You really need to see a Personal Insolvency Practitioner who are experts in this area. There might be options open to you such as a Personal Insolvency Arrangement, "Rent a Room" scheme, "Mortgage to rent" scheme or "cash for keys" etc

Jim Stafford


----------



## Flowerman (6 Feb 2020)

Jim Stafford said:


> You really need to see a Personal Insolvency Practitioner who are experts in this area. There might be options open to you such as a Personal Insolvency Arrangement, "Rent a Room" scheme, "Mortgage to rent" scheme or "cash for keys" etc
> 
> Jim Stafford


I have already been down that road, PIP, MABS. As I already have a deal in place; split mortgage, they think well you have a deal so you are ok stay in your house and pay what you have to pay. I had asked for mortgage to rent when this whole process started but was told I dont qualify. Rent a room yes that's a possibility but to be honest I can't see me doing that for the foreseeable future, like I said I cant see my health situation changing anytime soon  I have been dealing with this for years and I want out of the house and the debt. Has anyone surrendered their keys back to the lender, how does that work? Thanks for your reply.


----------



## The Horseman (6 Feb 2020)

If you surrender the property where will you live. Assuming you are single getting housed by the council is very difficult. I would reconsider the rent a room scheme if I were you. At least you will have a roof over your head and are reducing your outstanding debt.


----------



## RedOnion (6 Feb 2020)

Flowerman said:


> I have already been down that road, PIP, MABS. As I already have a deal in place; split mortgage, they think well you have a deal


Hi,
Jim, who responded to your post, is a PIP. One of the best in the business.
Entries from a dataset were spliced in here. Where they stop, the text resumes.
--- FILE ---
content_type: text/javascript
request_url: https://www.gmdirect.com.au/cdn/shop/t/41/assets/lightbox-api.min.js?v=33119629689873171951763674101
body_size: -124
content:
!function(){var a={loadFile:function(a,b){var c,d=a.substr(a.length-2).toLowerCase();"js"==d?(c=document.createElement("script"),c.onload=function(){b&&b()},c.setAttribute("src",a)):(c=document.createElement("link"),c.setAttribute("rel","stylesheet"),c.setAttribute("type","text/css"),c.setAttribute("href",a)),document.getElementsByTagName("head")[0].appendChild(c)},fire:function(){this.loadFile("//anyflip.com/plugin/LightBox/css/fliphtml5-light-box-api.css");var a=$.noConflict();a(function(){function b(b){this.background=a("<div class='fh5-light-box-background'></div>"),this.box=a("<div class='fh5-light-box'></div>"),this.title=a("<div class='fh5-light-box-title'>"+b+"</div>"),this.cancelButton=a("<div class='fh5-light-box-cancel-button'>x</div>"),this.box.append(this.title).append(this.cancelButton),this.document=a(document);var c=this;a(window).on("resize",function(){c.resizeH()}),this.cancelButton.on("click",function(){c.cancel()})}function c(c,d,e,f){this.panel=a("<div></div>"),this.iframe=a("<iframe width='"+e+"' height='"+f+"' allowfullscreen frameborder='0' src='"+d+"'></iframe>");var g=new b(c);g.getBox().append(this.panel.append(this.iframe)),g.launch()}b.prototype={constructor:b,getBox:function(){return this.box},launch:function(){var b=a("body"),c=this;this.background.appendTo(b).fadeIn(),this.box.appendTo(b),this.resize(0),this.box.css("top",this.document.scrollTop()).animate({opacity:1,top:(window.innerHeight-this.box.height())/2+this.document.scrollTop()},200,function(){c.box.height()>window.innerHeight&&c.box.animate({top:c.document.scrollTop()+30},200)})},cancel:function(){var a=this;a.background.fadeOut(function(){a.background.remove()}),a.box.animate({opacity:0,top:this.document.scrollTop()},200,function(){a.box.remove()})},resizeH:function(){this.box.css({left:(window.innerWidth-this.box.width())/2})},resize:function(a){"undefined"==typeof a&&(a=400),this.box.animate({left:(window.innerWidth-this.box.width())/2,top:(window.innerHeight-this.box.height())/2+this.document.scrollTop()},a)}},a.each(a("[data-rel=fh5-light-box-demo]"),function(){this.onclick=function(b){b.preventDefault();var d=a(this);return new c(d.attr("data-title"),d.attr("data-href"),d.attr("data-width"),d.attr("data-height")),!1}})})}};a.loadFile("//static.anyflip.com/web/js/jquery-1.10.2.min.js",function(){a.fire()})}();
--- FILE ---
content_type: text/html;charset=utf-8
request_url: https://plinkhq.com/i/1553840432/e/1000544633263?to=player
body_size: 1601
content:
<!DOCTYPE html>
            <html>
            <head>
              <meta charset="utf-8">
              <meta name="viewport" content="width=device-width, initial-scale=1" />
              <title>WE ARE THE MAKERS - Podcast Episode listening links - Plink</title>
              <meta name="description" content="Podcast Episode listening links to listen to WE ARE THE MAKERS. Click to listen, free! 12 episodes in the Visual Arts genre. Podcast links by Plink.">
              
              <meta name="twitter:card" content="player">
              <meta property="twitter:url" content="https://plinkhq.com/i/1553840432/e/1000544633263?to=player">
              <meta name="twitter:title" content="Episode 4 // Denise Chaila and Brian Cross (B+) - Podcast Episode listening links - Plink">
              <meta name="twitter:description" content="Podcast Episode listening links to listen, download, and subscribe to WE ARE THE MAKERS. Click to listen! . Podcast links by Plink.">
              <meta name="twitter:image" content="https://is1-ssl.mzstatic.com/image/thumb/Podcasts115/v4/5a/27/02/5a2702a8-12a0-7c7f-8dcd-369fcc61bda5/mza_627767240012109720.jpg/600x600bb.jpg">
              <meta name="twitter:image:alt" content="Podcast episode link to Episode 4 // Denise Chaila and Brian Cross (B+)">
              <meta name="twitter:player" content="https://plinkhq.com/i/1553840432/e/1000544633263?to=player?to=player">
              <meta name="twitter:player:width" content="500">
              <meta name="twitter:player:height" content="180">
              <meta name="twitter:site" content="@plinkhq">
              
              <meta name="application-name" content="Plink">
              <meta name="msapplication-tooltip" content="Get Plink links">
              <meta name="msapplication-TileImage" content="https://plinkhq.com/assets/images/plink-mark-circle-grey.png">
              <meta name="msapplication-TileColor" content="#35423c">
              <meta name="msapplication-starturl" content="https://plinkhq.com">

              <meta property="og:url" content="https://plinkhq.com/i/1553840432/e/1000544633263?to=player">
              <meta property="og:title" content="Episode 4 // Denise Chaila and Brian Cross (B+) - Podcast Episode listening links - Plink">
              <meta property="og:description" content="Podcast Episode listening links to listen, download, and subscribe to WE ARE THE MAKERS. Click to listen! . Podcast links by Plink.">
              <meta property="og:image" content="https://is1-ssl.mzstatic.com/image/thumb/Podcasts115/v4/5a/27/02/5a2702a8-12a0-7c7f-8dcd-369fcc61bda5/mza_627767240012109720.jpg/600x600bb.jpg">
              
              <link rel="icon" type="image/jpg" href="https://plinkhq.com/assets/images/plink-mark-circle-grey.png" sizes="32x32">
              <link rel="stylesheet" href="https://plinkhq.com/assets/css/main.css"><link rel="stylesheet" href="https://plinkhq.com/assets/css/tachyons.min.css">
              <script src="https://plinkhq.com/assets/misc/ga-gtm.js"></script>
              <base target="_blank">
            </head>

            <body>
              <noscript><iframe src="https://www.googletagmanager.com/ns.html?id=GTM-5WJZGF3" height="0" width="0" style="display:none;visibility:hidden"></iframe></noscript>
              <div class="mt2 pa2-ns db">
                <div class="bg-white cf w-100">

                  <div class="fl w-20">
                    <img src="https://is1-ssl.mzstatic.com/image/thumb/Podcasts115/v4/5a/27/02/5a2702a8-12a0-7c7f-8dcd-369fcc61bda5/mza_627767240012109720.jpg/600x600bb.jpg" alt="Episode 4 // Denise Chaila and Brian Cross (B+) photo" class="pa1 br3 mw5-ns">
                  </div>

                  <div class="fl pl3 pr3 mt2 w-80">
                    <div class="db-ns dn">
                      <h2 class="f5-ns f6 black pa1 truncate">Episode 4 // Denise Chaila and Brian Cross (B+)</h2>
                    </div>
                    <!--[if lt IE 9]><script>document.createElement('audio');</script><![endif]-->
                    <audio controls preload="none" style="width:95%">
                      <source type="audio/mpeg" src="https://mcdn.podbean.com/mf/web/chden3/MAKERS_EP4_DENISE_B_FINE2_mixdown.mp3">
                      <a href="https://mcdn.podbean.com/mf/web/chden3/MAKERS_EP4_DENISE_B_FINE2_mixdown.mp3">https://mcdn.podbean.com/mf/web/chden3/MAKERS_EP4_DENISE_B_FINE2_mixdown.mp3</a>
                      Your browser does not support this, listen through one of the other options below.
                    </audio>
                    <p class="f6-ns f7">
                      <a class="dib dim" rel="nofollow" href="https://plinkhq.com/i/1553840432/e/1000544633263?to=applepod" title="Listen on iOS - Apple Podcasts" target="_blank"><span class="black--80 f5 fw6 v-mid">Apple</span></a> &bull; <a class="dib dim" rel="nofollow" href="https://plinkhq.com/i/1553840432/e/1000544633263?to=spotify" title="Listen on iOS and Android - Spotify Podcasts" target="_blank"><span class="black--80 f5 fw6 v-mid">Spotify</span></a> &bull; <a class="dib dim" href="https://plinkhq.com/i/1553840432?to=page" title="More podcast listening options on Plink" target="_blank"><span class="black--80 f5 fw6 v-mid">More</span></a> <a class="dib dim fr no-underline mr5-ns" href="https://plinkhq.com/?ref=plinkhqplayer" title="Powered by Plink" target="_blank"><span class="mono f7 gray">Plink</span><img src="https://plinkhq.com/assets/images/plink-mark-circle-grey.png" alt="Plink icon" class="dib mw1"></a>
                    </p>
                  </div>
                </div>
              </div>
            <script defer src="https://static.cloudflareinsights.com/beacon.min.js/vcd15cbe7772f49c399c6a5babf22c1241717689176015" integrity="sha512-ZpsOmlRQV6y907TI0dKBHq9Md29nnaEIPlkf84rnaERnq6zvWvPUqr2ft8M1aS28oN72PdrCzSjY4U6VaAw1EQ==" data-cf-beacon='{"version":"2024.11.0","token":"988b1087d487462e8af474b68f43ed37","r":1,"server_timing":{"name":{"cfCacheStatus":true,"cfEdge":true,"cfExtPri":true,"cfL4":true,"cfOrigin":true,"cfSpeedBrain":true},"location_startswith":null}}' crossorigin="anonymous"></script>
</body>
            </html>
If he says you should talk to a PIP, I'd be listening to him.


----------



## Flowerman (7 Feb 2020)

Jim Stafford said:


> You really need to see a Personal Insolvency Practitioner who are experts in this area. There might be options open to you such as a Personal Insolvency Arrangement, "Rent a Room" scheme, "Mortgage to rent" scheme or "cash for keys" etc
> 
> Jim Stafford


Hi Jim what is cash for keys?


----------



## Flowerman (7 Feb 2020)

I appreciate all your replies please keep them coming. I am going out of my mind here tyring to decide what to do.  I am exploring all avenues. If I rent a room wont that affect my dole/ illness benefit? I have never been on social welfare, all my life I have worked, I have never defaulted on my repayments either, but when I do the sums after my mortgage payment, house insurance, property tax, maintaining the house and gardens, before I pay usual bills heat, electricity, bins, car and food it doesn't add up, I'm living on or below the poverty line. This is my life right now no dramatics just reality.


----------



## niceoneted (7 Feb 2020)

Do you have rooms to rent out yourself for the moment, to bring in some cash and give you time to make a less stressed and more informed decision.


----------



## fairy1 (7 Feb 2020)

If you are on illness benefit or invalidity pension it will not affect the payment if you rent a room.


----------



## Flowerman (7 Feb 2020)

fairy1 said:


> If you are on illness benefit or invalidity pension it will not affect the payment if you rent a room.


Many thanks thats good to know


----------